Inleiding
In dit document wordt beschreven hoe u Windows Server configureert om DNS-verzoeken door te sturen naar Umbrella voor verbeterde clientbescherming en logboekregistratie.
Overzicht
Windows Server kan clients beschermen met behulp van een netwerkidentiteit door op te treden als een DNS-doorstuurprogramma. Domeincontrollers of andere servers met de DNS-rol kunnen DNS naar Umbrella verzenden vanaf een geregistreerd netwerk.
Configuratiestappen
- Open DNS Manager (
dnsmgmt.msc
).
- Klik met de rechtermuisknop op de servernaam in de structuur en selecteer Eigenschappen.

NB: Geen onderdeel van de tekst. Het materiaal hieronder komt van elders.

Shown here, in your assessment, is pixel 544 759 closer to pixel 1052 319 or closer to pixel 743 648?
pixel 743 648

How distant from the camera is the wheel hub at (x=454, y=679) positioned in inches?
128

- Selecteer het tabblad Forwarders.
- Klik op Bewerken... en voer de IP-adressen van de overkoepelende DNS-server in.
- Klik op OK in het venster Forwarders bewerken. De items worden weergegeven in de lijst met forwarders.

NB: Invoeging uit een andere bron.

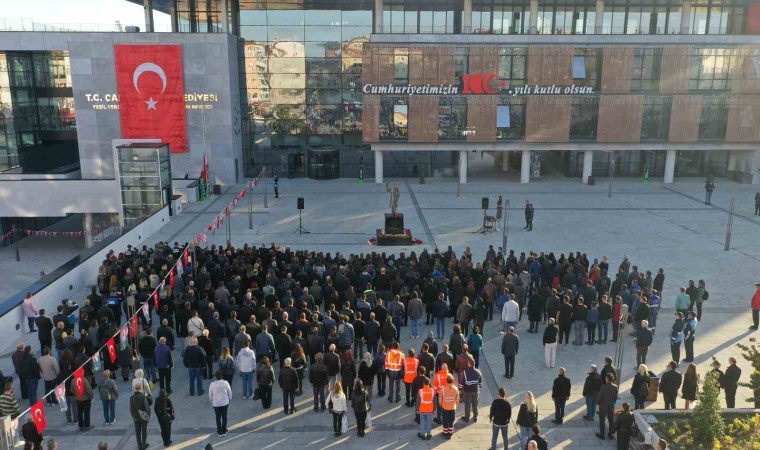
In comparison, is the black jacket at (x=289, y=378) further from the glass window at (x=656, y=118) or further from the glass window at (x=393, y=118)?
the glass window at (x=656, y=118)

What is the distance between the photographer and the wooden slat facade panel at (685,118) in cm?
4222

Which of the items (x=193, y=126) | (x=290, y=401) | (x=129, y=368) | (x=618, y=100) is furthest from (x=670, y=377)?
(x=193, y=126)

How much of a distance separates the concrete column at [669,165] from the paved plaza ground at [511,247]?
3.28 feet

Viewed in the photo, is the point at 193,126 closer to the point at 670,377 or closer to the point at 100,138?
the point at 100,138

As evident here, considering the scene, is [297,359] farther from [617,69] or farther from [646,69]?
[646,69]

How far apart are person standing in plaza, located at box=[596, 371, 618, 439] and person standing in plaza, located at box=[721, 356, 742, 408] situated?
301 cm

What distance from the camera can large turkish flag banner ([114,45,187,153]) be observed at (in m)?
41.2

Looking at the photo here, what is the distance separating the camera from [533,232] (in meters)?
29.8

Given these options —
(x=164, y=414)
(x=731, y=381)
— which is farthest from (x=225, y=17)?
(x=731, y=381)

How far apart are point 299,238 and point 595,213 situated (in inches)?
651

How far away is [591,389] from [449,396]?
294cm

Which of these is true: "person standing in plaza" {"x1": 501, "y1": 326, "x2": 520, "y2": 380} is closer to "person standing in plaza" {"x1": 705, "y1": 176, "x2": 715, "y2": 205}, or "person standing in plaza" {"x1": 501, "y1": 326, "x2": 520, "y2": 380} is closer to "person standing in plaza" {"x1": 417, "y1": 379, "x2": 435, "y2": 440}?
"person standing in plaza" {"x1": 417, "y1": 379, "x2": 435, "y2": 440}

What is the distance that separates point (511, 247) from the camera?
89.5 feet

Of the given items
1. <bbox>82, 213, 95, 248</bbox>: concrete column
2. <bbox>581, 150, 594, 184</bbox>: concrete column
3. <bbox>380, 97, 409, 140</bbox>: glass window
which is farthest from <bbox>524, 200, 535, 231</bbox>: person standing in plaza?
<bbox>82, 213, 95, 248</bbox>: concrete column
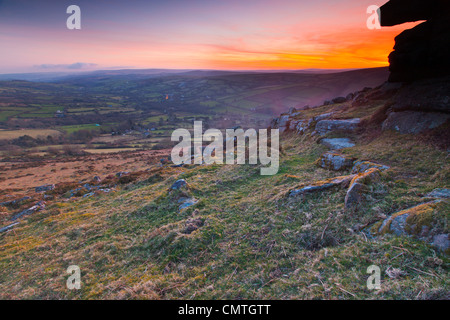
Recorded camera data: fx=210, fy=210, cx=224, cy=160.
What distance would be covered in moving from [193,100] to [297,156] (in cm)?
15288

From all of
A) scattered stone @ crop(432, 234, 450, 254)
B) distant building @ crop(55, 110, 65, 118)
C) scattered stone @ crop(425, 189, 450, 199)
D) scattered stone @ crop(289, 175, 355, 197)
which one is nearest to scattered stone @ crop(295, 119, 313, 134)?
scattered stone @ crop(289, 175, 355, 197)

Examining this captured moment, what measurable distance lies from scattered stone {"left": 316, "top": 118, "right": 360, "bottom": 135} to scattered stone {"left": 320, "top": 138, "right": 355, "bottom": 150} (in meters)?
1.48

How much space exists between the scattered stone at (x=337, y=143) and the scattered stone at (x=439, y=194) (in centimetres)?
642

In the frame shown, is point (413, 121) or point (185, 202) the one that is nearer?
point (185, 202)

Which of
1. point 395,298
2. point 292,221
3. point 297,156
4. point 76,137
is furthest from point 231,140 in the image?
point 76,137

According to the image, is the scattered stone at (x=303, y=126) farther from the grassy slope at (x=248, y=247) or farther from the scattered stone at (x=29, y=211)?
the scattered stone at (x=29, y=211)

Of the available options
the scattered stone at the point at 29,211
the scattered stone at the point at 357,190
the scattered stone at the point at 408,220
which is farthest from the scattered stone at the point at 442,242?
the scattered stone at the point at 29,211

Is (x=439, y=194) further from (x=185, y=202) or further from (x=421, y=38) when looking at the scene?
(x=421, y=38)

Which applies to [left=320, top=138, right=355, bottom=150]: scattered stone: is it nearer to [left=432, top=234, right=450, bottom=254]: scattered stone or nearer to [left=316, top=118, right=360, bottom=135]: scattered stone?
[left=316, top=118, right=360, bottom=135]: scattered stone

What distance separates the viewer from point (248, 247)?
19.5 ft

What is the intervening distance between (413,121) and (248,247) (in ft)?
35.1

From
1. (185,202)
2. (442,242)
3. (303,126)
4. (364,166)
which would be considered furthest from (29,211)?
(303,126)

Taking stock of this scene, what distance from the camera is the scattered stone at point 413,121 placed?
9.41 meters

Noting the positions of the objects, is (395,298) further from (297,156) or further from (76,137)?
(76,137)
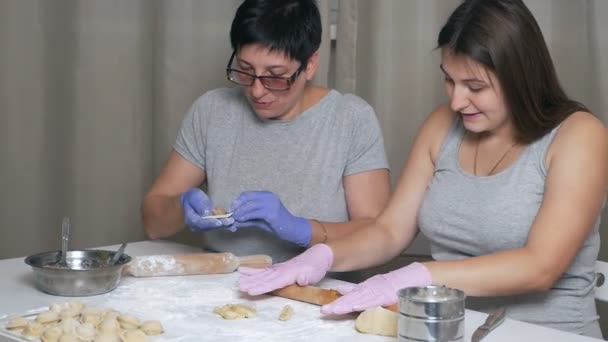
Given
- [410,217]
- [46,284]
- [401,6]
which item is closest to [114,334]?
[46,284]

- Schakel het selectievakje Gebruik root-hints uit als er geen forwarders beschikbaar zijn.
mceclip0.png
Opmerkingen over beste praktijken
-
Zorg ervoor dat root-hints gebruiken als er geen forwarders beschikbaar zijn, niet is aangevinkt. Als deze optie is ingeschakeld, worden de bescherming tegen paraplu's en de registratie inconsistent. Als een domein bijvoorbeeld DNSSEC-validatie mislukt of onderhevig is aan een DDoS-mitigatiegebeurtenis, kan de Windows DNS-server Umbrella als niet-reagerend beschouwen en directe recursie proberen met roothints, waarbij Umbrella wordt omzeild.
-
Gebruik alleen een paraplu als expediteur. Configureer geen externe resolvers. Umbrella kan alleen DNS-query's registreren en beveiligen die het ontvangt.
-
Configureer voor redundantie alle vier de Umbrella anycast IP-adressen als forwarders, zoals weergegeven in de vorige schermafbeelding.
-
Als u overkoepelende sites en virtuele apparaten gebruikt, wijst u een lokaal virtueel apparaat aan als doorstuurprogramma in plaats van overkoepelende anycastadressen.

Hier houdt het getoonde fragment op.